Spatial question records
══════════════════════════════

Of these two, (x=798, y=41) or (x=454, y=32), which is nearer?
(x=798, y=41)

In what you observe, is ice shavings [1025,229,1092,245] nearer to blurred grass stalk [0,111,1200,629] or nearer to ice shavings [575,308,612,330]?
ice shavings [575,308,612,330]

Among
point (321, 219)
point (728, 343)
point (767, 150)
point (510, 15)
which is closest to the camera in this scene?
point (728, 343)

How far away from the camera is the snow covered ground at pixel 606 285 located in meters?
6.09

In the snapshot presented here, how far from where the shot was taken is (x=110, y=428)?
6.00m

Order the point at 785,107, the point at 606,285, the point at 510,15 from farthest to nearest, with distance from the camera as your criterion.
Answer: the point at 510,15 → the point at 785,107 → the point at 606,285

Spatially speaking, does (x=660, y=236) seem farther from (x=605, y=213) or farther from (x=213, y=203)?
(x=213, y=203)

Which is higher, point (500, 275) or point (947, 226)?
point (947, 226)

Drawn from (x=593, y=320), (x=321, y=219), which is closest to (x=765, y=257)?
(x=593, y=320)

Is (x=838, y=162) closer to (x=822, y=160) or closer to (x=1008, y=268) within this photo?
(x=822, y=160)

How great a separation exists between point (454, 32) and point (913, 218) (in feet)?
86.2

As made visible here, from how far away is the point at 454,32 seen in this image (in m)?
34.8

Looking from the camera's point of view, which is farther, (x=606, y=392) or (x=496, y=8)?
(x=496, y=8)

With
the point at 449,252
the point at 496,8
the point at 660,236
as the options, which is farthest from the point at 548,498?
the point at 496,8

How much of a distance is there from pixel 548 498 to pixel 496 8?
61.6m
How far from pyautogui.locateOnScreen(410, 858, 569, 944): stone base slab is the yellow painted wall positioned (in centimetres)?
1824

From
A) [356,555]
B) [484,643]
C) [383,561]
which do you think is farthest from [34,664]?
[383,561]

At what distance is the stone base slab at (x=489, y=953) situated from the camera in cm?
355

══════════════════════════════

Exercise requirements: Write out the entries above word for word.

Solved exercise:
Of these two, (x=798, y=41) or (x=454, y=32), which is nearer?
(x=798, y=41)

In what you observe, is ice shavings [1025,229,1092,245] nearer to blurred grass stalk [0,111,1200,629] or nearer to ice shavings [575,308,612,330]?
ice shavings [575,308,612,330]

Among
point (321, 219)
point (728, 343)
point (767, 150)
point (510, 15)
which is closest to the camera in this scene?
point (728, 343)

How far away from the camera is the snow covered ground at pixel 606 285 located in meters?
6.09

In the snapshot presented here, how far from where the shot was taken is (x=110, y=428)?
6.00m

Order the point at 785,107, the point at 606,285, the point at 510,15 from farthest to nearest, with distance from the camera as your criterion.
Answer: the point at 510,15 → the point at 785,107 → the point at 606,285

Spatially speaking, does (x=660, y=236) seem farther from (x=605, y=213) or farther from (x=213, y=203)?
(x=213, y=203)

Which is higher, point (500, 275) or point (947, 226)?
point (947, 226)

Drawn from (x=593, y=320), (x=321, y=219), which is closest to (x=765, y=257)?
(x=593, y=320)

Is (x=838, y=162) closer to (x=822, y=160) or closer to (x=1008, y=268) within this photo?
(x=822, y=160)

How great a separation exists between point (454, 32) and point (913, 218) (in feet)?
86.2

As made visible here, from how far away is the point at 454,32 seen in this image (in m)?
34.8

Looking from the camera's point of view, which is farther, (x=606, y=392) or (x=496, y=8)?
(x=496, y=8)

With
the point at 449,252
the point at 496,8
the point at 660,236
as the options, which is farthest from the point at 548,498?
the point at 496,8

How much of a distance is there from pixel 548 498 to pixel 496 8?
61.6m
How far from pyautogui.locateOnScreen(410, 858, 569, 944): stone base slab is the yellow painted wall positioned (in centimetres)?
1824

From
A) [356,555]
B) [484,643]
C) [383,561]
which do you think is farthest from [34,664]?
[383,561]

At what distance is the stone base slab at (x=489, y=953) situated from the camera in cm?
355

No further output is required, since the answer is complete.